Another thoughtful approach was by the NEW AQUEOUS CITY. It was led by Team leaders Eric Bunge and Mimi Hoang, nARCHITECTS Troject site Sunset Park, Bay Ridge, and Staten Island. The team included nArchitects and envisioned a future for the largest and most varied of the five zones examined in Rising Currents, composed of the heights on both sides of the Verrazano Narrows Bridge (in Bay Ridge, Brooklyn, and Fort Worth, Staten Island) and a low-lying area of Sunset Park, Brooklyn, to the north. New Aqueous City introduces a novel urban paradigm: a city that can control and absorb rising sea levels even as it accommodates an expected spike in population over the next century.

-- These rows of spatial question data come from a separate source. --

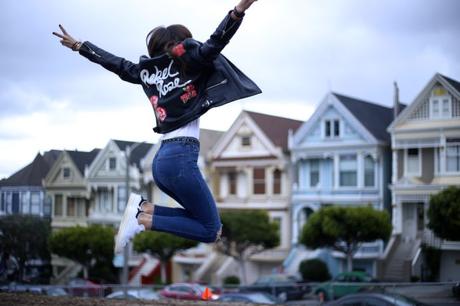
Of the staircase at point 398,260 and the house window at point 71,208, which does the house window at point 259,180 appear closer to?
the staircase at point 398,260

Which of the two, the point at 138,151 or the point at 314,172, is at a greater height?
the point at 138,151

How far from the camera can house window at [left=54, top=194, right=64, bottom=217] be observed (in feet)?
103

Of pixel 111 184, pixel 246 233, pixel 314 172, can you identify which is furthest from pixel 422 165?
pixel 111 184

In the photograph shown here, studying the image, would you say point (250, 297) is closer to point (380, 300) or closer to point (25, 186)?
point (380, 300)

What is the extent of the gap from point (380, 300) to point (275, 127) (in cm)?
2231

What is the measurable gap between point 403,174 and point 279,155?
6374mm

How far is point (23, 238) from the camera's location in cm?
1948

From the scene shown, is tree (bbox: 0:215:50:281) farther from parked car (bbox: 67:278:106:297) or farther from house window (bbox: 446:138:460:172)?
house window (bbox: 446:138:460:172)

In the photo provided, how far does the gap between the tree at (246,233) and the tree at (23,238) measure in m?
10.3

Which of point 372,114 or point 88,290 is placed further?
point 372,114

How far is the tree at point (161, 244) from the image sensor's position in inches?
1307

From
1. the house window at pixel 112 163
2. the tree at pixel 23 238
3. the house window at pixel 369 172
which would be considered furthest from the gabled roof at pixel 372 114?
the tree at pixel 23 238

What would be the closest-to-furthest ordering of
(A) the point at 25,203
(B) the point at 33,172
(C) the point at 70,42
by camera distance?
1. (C) the point at 70,42
2. (B) the point at 33,172
3. (A) the point at 25,203

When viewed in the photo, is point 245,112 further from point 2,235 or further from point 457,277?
point 2,235
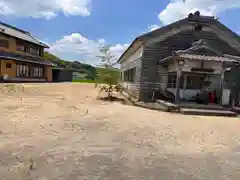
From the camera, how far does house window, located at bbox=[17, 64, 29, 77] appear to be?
3280 centimetres

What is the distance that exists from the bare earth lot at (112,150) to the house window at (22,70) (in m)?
27.3

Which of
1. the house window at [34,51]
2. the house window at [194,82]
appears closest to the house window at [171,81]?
the house window at [194,82]

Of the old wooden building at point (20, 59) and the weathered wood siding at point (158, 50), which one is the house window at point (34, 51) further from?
the weathered wood siding at point (158, 50)

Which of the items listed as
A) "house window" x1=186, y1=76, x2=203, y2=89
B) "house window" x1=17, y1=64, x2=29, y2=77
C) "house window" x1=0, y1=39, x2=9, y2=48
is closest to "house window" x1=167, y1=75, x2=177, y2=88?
"house window" x1=186, y1=76, x2=203, y2=89

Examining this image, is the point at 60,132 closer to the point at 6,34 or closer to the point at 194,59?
the point at 194,59

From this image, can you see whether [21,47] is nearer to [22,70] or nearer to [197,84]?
[22,70]

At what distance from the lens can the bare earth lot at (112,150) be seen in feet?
12.4

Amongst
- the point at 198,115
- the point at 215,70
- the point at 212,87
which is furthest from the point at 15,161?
the point at 212,87

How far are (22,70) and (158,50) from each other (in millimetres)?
25332

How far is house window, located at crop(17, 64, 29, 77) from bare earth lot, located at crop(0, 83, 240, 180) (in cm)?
2732

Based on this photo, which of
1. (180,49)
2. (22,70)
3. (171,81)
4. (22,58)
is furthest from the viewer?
(22,70)

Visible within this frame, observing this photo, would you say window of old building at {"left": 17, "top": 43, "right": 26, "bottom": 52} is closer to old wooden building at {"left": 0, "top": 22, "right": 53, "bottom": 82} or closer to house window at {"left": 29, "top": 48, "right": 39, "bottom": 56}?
old wooden building at {"left": 0, "top": 22, "right": 53, "bottom": 82}

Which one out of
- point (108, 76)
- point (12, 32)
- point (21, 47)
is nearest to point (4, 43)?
point (21, 47)

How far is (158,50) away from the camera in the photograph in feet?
47.1
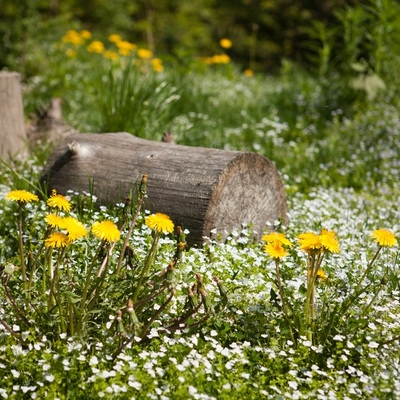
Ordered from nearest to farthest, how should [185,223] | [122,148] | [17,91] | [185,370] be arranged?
1. [185,370]
2. [185,223]
3. [122,148]
4. [17,91]

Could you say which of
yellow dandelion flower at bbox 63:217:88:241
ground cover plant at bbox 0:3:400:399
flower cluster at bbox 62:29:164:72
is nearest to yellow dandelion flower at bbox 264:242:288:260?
ground cover plant at bbox 0:3:400:399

In counterpoint to an earlier generation’s infrastructure, embodied by the VerrazanoBridge, this project blurs the boundaries between land and sea, extending the city into the water. Habitable piers (with a new type of housing suspended above them) will be docking points for a network of ferries connecting the parts of the region. Manmade islands connected by inflatable storm barriers will encourage silt accumulation, fostering natural resilience against storm surges (and reinforcing existing storm barriers south of the Narrows). At the same time, water will extend into the city which will be punctuated by a network of infiltration basins, swales, and culverts to absorb storm runoff and function as parks in dry weather. Biogas-powered ferries and a new tramway will supplement existing rapid transit, part of a dynamic infrastructure that works with nature rather than against it.
The other three presentations seemed less cohesive and seemed to beg many of the more naturalistic features of the two best proposals opting for corporate or governmental regulation and change. Discordant notes seemed to theme their studies. There were other problems with the exhibit in general as well. As Princeton University academics framed the process, the resulting drawings, models and diagrams often seemed like graduate student thesis presentations rather than clear, direct visions for a major region's future. The exhibition was just too damn dense and often hard to understand where one study and approach started and another ended.
In addition, there was little human scale that seemed to indicate what was being proposed in a way that layman rather than scientists, engineers, architects or landscape architects could understand and comprehend. The drawings and models differed in scale thus making an overly dense presentation less readable.
However, even with its various faults, the notion of this MoMA and PS 1 study and collaboration is one that should be championed by museums and institutions who are interested in design and the ramifications of the built environment. MoMA should be congratulated for this effort and urged to continue this approach to design issues. This is an exhibit that makes us think about great issues and look at potential creative solutions in new and provocative ways.